Extracted text below:

[2106.08062] SSMix: Saliency-Based Span Mixup for Text Classification

Significance

Intuitive mixup augmentation for text data

Keypoints

  • Propose a token level mixup augmentation method for text classification
  • Demonstrate improvement of text classification performance using the proposed augmentation

Review

Background

Mixup is a widely adopted data augmentation method for computer vision tasks. Application of mixup to natural language processing is more challenging due to discrete nature of text data and variable sequence lengths. Most previous attempts to bring mixup to natural language is performed on the hidden feature level due to these difficulties. The authors address the issue that mixup augmentation at the input token level, as in the case of mixup augmentation of image data, would result in better performance and propose a saliency guided span mixup method.

Keypoints

Propose a token level mixup augmentation method for text classification

The authors propose SSMix, an intuitive saliency based mixup method which operates on the input token level. 210616-1 Illustration of the proposed SSMix Given a pair of input data $(x^{A},x^{B})$ and corresponding labels $(y^{A},y^{B})$ the augmentation data $\tilde{x}$ is obtained by replacing the span from $x^{A}$ to a span from $x^{B}$ with the same length. In this process, the span is selected by the gradient-based saliency $s=||\partial \mathcal{L} / \partial e||_{2}$ where the span with lowest saliency $s$ from $x^{A}$ is replaced by the span with highest $s$ from $x^{B}$. The mixup ratio for computing the augmentation label $\tilde{y}$ follows the ratio of the replaced span length with respect to the total length of $\tilde{x}$.

End of Extracted text.

## What this exercise asks
1. From the SSMix review, quote the passage starting at the words "Intuitive mixup augmentation" and ending after the words "span mixup method.".
2. In one to three sentences, explain why, according to the SSMix review, most earlier attempts to bring mixup to natural language worked at the hidden feature level.
Rely only on the text about SSMix for the work that follows.

Information shown below:

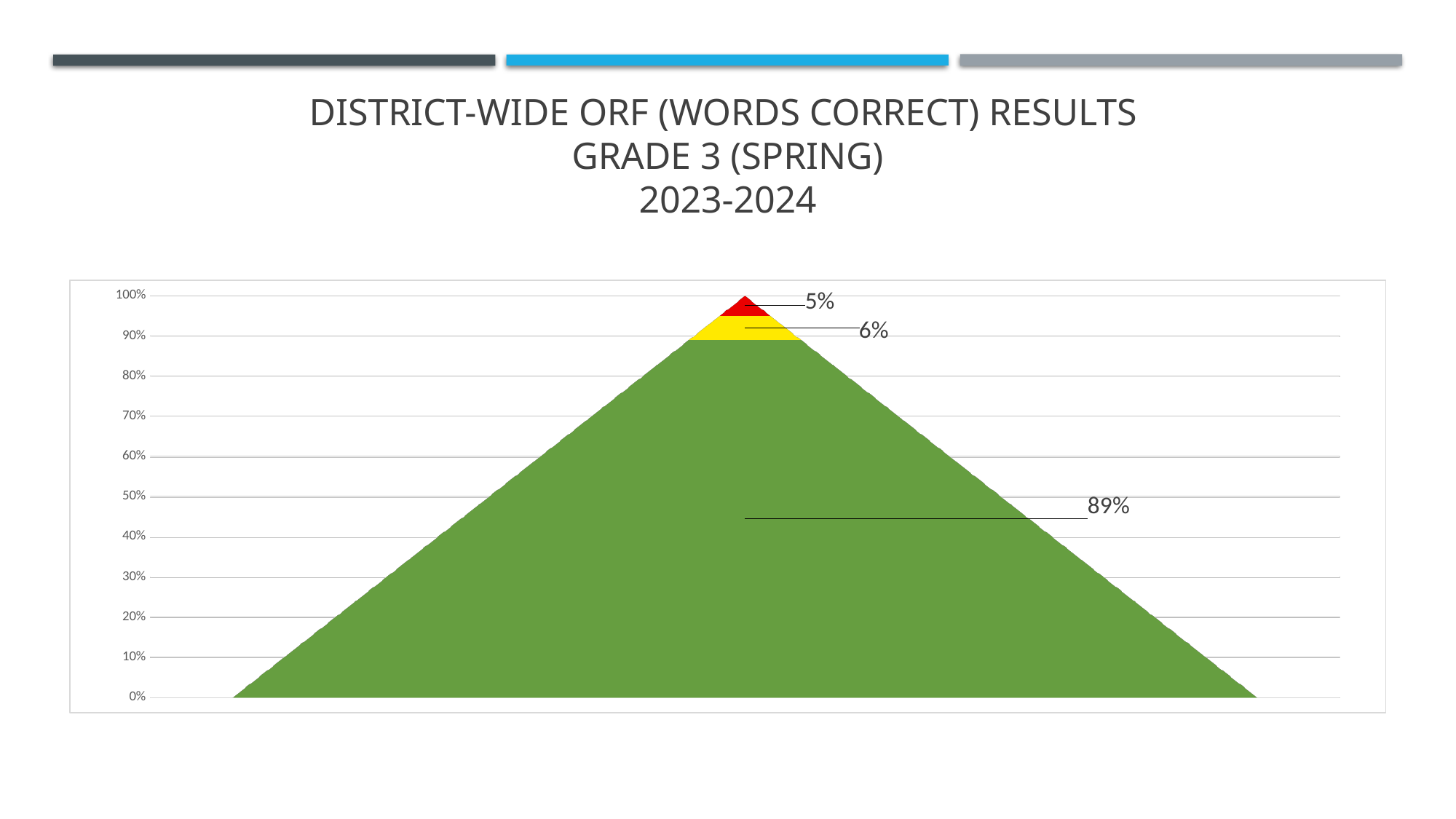
What grade and season does the chart title say the results are for? Grade 3 (Spring) Which is larger, the yellow segment's value or the red segment's value? Yellow Is the top of the green segment greater or less than 80% on the axis? greater What is the difference between the green segment's value and the yellow segment's value? 83% What is the total of the three labelled segments in the pyramid? 100% What is the difference between the yellow segment's value and the red segment's value? 1% Which coloured segment has the smallest value? Red Which coloured segment has the largest value? Green How many coloured segments make up the pyramid? 3 What value is labelled on the yellow segment of the pyramid? 6% What value is labelled on the red segment at the top of the pyramid? 5% What value is labelled on the green segment of the pyramid? 89%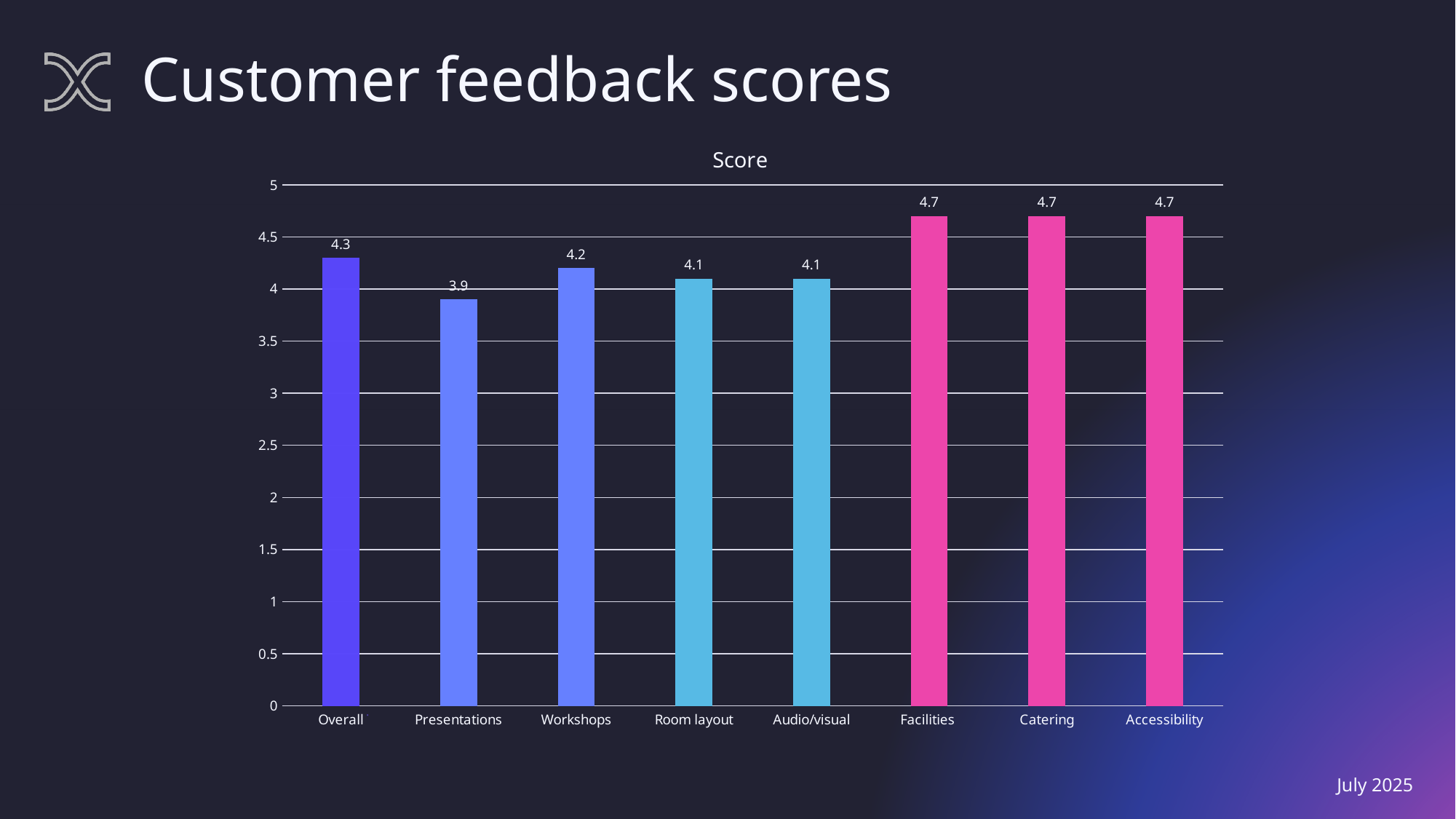
What is the score for Overall? 4.3 What is the score for Presentations? 3.9 Which category has the lowest score? Presentations What kind of chart is shown on the slide? Bar chart What is the score for Workshops? 4.2 What colour are the bars for Facilities, Catering and Accessibility? Pink Is the score for Audio/visual greater or less than 4.5? less What is the difference between the Facilities score and the Presentations score? 0.8 What is the title of the chart? Score Which is larger, the score for Catering or the score for Room layout? Catering How many categories are shown on the chart? 8 What is the difference between the Overall score and the Workshops score? 0.1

End of Information shown.

## Results
1.
Intuitive mixup augmentation for text data

Keypoints

  • Propose a token level mixup augmentation method for text classification
  • Demonstrate improvement of text classification performance using the proposed augmentation

Review

Background

Mixup is a widely adopted data augmentation method for computer vision tasks. Application of mixup to natural language processing is more challenging due to discrete nature of text data and variable sequence lengths. Most previous attempts to bring mixup to natural language is performed on the hidden feature level due to these difficulties. The authors address the issue that mixup augmentation at the input token level, as in the case of mixup augmentation of image data, would result in better performance and propose a saliency guided span mixup method.

2. Applying mixup to natural language is harder than in computer vision because text data is discrete and sequence lengths vary. Because of these difficulties, most previous attempts performed mixup on hidden features rather than on the input.